Step 7: Try OpenAI Equivalent (5 min)

For comparison:

import os
from openai import OpenAI

client = OpenAI(api_key=os.environ["OPENAI_API_KEY"])

response = client.chat.completions.create(
    model="gpt-4",
    max_tokens=1024,
    messages=[
        {"role": "user", "content": "Hello! What's 2+2?"}
    ]
)

print(response.choices[0].message.content)

Similar shape, slightly different details. Most LLM APIs follow this pattern.

Step 8: Add a System Prompt (3 min)

response = client.messages.create(
    model="claude-sonnet-4-6",
    max_tokens=1024,
    system="You are a helpful math tutor. Always show your work.",
    messages=[
        {"role": "user", "content": "What's 2+2?"}
    ]
)

The system prompt steers behavior. Tutorial 2 of Practical Prompt Engineering goes deeper.

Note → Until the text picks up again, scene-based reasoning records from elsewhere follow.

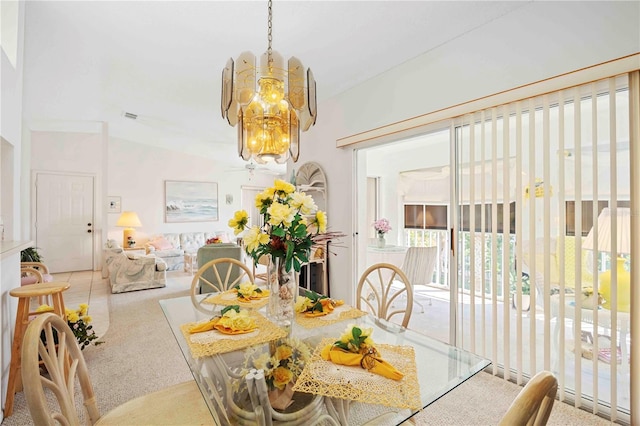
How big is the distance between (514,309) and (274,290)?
1739mm

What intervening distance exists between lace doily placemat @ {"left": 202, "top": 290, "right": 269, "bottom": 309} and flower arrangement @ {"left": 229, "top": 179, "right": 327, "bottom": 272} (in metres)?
0.50

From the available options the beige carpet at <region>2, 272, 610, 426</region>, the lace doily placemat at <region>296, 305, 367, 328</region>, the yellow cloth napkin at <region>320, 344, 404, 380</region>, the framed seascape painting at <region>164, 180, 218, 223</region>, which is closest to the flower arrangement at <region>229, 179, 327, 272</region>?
the lace doily placemat at <region>296, 305, 367, 328</region>

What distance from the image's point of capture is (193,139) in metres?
6.73

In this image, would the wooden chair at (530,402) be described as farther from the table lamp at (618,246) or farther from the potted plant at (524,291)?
the potted plant at (524,291)

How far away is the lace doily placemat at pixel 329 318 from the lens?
1548 millimetres

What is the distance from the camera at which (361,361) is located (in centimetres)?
109

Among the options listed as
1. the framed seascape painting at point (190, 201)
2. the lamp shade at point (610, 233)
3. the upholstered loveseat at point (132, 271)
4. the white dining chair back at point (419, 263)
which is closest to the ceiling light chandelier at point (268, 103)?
the lamp shade at point (610, 233)

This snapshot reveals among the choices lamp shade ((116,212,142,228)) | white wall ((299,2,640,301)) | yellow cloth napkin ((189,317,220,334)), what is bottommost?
yellow cloth napkin ((189,317,220,334))

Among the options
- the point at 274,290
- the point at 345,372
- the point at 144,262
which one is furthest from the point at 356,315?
the point at 144,262

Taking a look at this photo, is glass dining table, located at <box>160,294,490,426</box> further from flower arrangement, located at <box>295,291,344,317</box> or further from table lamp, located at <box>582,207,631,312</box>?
table lamp, located at <box>582,207,631,312</box>

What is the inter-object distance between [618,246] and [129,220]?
24.1ft

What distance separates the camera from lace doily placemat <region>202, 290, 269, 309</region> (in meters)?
1.84

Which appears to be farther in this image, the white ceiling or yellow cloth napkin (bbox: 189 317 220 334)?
the white ceiling

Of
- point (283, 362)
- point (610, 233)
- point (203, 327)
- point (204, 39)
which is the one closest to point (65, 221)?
point (204, 39)
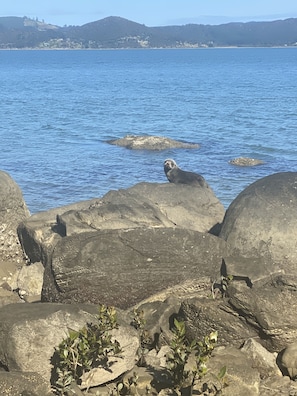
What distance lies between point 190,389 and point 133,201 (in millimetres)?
4704

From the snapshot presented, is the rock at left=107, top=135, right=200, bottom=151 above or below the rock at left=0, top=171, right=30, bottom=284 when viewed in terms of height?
below

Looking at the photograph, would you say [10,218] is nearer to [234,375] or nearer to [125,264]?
[125,264]

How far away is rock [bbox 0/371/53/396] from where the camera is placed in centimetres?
542

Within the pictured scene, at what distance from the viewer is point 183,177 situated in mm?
14578

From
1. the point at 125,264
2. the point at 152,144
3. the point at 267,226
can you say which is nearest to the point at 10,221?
the point at 125,264

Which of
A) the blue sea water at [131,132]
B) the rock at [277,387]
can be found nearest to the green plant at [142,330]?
the rock at [277,387]

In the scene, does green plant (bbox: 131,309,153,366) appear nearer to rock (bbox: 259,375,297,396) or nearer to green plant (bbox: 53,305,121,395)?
green plant (bbox: 53,305,121,395)

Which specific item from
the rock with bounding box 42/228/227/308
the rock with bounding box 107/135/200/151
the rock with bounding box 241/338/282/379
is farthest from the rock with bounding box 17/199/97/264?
the rock with bounding box 107/135/200/151

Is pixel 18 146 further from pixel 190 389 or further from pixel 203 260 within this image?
pixel 190 389

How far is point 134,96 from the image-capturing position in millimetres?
57875

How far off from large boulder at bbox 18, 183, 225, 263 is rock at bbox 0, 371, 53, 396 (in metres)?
3.58

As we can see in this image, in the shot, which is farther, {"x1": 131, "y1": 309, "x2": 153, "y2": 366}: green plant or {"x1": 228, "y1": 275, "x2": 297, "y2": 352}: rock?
{"x1": 131, "y1": 309, "x2": 153, "y2": 366}: green plant

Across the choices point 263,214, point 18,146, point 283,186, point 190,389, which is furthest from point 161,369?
point 18,146

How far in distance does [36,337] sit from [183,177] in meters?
8.85
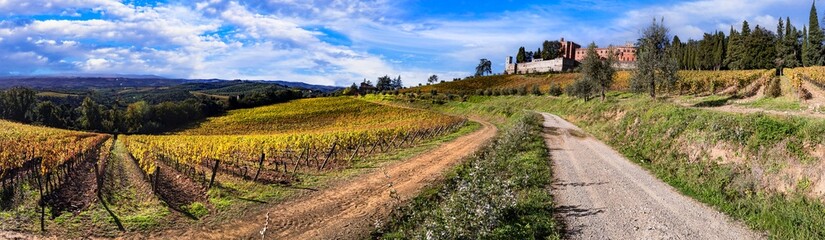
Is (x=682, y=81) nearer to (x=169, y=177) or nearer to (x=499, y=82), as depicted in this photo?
(x=169, y=177)

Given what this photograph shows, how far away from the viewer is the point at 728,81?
165 feet

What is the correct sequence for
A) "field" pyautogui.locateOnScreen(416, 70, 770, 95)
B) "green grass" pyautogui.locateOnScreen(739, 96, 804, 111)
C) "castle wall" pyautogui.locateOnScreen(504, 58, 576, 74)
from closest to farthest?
"green grass" pyautogui.locateOnScreen(739, 96, 804, 111)
"field" pyautogui.locateOnScreen(416, 70, 770, 95)
"castle wall" pyautogui.locateOnScreen(504, 58, 576, 74)

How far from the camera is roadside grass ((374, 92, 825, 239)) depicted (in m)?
12.4

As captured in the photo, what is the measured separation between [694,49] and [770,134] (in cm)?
10285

Step 9: Use Environment-Specific Config (5 min)

import os

# Read from environment with sensible defaults
MODEL = os.environ.get("LLM_MODEL", "claude-sonnet-4-6")
MAX_TOKENS = int(os.environ.get("LLM_MAX_TOKENS", "1024"))

response = client.messages.create(
    model=MODEL,
    max_tokens=MAX_TOKENS,
    ...
)

Different envs (dev/staging/prod) can use different settings.

Step 10: Verify You Can Iterate (3 min)

Modify the prompt; rerun. See different output.

prompts = [
    "What's 2+2?",
    "Explain why 2+2=4 to a 5-year-old.",
    "Write a haiku about 2+2.",
]

for p in prompts:
    response = client.messages.create(
        model="claude-sonnet-4-6",
        max_tokens=1024,
        messages=[{"role": "user", "content": p}]
    )
    print(f"Q: {p}")
    print(f"A: {response.content[0].text}\n")

Iteration cycle is now: 5 seconds per call.

What You Just Did

You have a working LLM integration. From here, you can build anything.

Common Failure Modes

Hardcoded API key. Committed to git; key gets stolen. Use environment.

No error handling. API failure crashes your code.

Forgetting tokens. Default max_tokens is low for some models; outputs truncated.

No system prompt. Default behavior; can't steer.

Vendor lock-in. Code only works with one vendor. Abstract behind an interface for portability.